(DOKUMENT)
--

Entscheidungsdatum: 05.12.2012
In der Beschwerdesache
…
betreffend die Markenanmeldung 30 2010 014 553.6
hat der 26. Senat (Marken-Beschwerdesenat) des Bundespatentgerichts in der Sitzung vom 5. Dezember 2012 unter Mitwirkung des Vorsitzenden Richters Dr. Fuchs-Wissemann sowie der Richter Reker und Hermann
beschlossen:
Die Beschwerde wird zurückgewiesen.
I
Die Markenstelle für Klasse 21 des Deutschen Patent- und Markenamts hat die Anmeldung der für die Waren der Klasse 21
"Geräte (soweit in Klasse 21 enthalten) und Behälter für Haushalt und Küche; Schwämme, Bürsten, Putzzeug; Glaswaren, Porzellan und Steingut für Haushalt und Küche, soweit nicht in anderen Klassen enthalten; Kochgeschirre und -geräte (nicht elektrisch); Kochtöpfe, Bratpfannen, Isolierflaschen, Essgeschirre, Anrichte- und Serviergeschirre; nichtelektrische handbetriebene Haushalts- und Küchengeräte und -maschinen, Siebe, Schöpflöffel, Schneebesen (nicht elektrisch, für den Haushalt), Schaber (Küchengeräte), Korkenzieher, Plätzchenausstechformen, Topfdeckel (soweit in Klasse 21 enthalten), Messerblöcke (leer), Mikrowellengeschirr, handbetriebene Pfeffer- und Salzmühlen, Salz- und Pfefferstreuer"
bestimmten Marke
Gagny
mit Beschluss vom 20. Oktober 2011 gemäß § 8 Abs. 2 Nr. 2 MarkenG zurückgewiesen, weil es sich bei der angemeldeten Marke in Bezug auf die beanspruchten Waren um eine Angabe handele, die zur Bezeichnung ihrer geografischen Herkunft dienen könne (§ 8 Abs. 2 Nr. 2 MarkenG). Zur Begründung hat sie unter Hinweis auf die Internetseite der französischen Stadt Gagny ausgeführt, bei der angemeldeten Marke handele es sich um den Namen dieser Stadt, die 38.000 Einwohner habe, ein Vorort von Paris sei und über eine gute Autobahn- und U-Bahn-Anbindung an die französische Hauptstadt verfüge und zudem in unmittelbarer Nähe zum Flughafen Paris-Charles de Gaulle, dem größten internationalen Verkehrsflughafen von Paris, liege. In der Stadt Gagny seien neben High-Tech-Unternehmen und Dienstleistungsunternehmen auch kleinere und mittlere Industriebetriebe angesiedelt. Gagny sei auch Partnerstadt der deutschen Stadt Minden sowie des Berliner Stadtbezirks Charlottenburg-Wilmersdorf, weshalb die inländischen Verkehrskreise die Bezeichnung "Gagny" zu einem nicht unerheblichen Teil mit dieser französischen Stadt verbänden. Auch wenn sich derzeit kein Nachweis für eine Fertigung von Haushaltswaren der angemeldeten Art in Gagny feststellen lasse, liege es angesichts der dort vorhandenen Infrastruktur, der Verkehrsanbindungen, der Nähe zu Paris und der bereits ansässigen Industrie nicht außerhalb jeder Wahrscheinlichkeit, dass sich in Gagny künftig auch Unternehmen ansiedelten, die sich mit der Herstellung und/oder dem Vertrieb von Haushaltswaren befassten; denn es handele sich bei diesen Waren um solche, die nahezu überall produziert werden könnten.

--

(BEREITGESTELLTE EINTRÄGE)
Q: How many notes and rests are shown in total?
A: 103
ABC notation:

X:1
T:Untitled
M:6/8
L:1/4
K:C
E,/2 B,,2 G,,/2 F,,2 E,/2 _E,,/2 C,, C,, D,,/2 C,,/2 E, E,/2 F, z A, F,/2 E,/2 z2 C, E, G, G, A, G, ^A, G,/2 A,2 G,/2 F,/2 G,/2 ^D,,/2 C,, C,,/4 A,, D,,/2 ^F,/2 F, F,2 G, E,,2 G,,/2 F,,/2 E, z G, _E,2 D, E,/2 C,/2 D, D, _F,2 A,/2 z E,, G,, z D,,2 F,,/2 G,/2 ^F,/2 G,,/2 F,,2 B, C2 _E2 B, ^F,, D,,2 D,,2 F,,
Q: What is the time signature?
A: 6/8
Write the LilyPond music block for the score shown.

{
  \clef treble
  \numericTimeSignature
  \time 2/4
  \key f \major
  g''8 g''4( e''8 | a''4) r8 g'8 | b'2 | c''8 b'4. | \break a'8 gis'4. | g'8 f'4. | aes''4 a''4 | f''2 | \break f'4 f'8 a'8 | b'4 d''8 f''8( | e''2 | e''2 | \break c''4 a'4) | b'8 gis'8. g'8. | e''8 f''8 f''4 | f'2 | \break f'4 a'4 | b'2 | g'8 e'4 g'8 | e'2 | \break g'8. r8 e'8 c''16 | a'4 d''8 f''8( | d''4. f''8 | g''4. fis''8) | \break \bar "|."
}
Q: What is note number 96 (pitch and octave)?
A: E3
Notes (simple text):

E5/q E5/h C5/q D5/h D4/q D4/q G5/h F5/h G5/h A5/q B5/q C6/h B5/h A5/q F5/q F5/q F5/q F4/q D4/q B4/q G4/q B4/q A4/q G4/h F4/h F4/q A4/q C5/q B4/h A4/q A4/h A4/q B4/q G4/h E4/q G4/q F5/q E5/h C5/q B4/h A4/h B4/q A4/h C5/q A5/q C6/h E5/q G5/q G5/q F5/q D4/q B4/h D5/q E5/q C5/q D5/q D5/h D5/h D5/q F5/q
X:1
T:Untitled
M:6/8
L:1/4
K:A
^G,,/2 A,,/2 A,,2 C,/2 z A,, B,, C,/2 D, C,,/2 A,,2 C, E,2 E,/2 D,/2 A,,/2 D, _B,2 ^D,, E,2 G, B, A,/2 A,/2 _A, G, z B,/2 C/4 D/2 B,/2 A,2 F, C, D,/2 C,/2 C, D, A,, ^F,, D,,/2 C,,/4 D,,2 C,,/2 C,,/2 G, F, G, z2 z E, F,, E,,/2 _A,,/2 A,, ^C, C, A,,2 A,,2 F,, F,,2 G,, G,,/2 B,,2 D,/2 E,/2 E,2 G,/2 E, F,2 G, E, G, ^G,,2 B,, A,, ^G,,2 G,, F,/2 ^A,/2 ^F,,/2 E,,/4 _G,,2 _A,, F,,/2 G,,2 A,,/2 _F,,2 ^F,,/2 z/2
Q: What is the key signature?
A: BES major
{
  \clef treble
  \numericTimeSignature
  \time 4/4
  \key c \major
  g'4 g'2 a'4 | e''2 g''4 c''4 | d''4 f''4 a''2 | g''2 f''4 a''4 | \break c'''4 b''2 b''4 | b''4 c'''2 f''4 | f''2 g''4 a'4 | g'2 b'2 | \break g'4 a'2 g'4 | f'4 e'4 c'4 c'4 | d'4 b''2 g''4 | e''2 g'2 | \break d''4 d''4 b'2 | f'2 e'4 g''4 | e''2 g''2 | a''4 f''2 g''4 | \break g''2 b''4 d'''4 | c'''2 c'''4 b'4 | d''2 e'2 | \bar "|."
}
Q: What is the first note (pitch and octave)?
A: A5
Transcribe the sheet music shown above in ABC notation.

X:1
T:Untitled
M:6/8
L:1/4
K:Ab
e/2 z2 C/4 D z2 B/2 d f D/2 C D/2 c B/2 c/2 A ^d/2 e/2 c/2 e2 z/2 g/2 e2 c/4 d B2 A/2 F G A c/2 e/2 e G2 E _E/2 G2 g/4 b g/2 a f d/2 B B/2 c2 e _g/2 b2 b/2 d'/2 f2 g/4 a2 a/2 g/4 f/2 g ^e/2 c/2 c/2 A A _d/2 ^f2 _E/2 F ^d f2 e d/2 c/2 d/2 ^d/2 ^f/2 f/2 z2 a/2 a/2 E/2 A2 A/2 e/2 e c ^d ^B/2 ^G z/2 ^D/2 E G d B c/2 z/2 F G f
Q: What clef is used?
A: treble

--

(SCHRIFTLICHE AUFGABE 1) Warum verbinden die inländischen Verkehrskreise laut der Markenstelle im Beschluss die Bezeichnung „Gagny“ zu einem nicht unerheblichen Teil mit der französischen Stadt? Antworten Sie in ein bis drei Sätzen.
(SCHRIFTLICHE AUFGABE 2) Schreiben Sie aus dem Beschluss den Abschnitt zwischen „Entscheidungsdatum: 05.12.2012“ und „Beschwerde wird zurückgewiesen.“ einschließlich wörtlich ab.

(VOLLSTÄNDIGE ANTWORT 1) Nach Ausführung der Markenstelle verbinden die inländischen Verkehrskreise die Bezeichnung „Gagny“ mit der französischen Stadt, weil Gagny Partnerstadt der deutschen Stadt Minden sowie des Berliner Stadtbezirks Charlottenburg-Wilmersdorf ist.

(VOLLSTÄNDIGE ANTWORT 2)
Entscheidungsdatum: 05.12.2012
In der Beschwerdesache
…
betreffend die Markenanmeldung 30 2010 014 553.6
hat der 26. Senat (Marken-Beschwerdesenat) des Bundespatentgerichts in der Sitzung vom 5. Dezember 2012 unter Mitwirkung des Vorsitzenden Richters Dr. Fuchs-Wissemann sowie der Richter Reker und Hermann
beschlossen:
Die Beschwerde wird zurückgewiesen.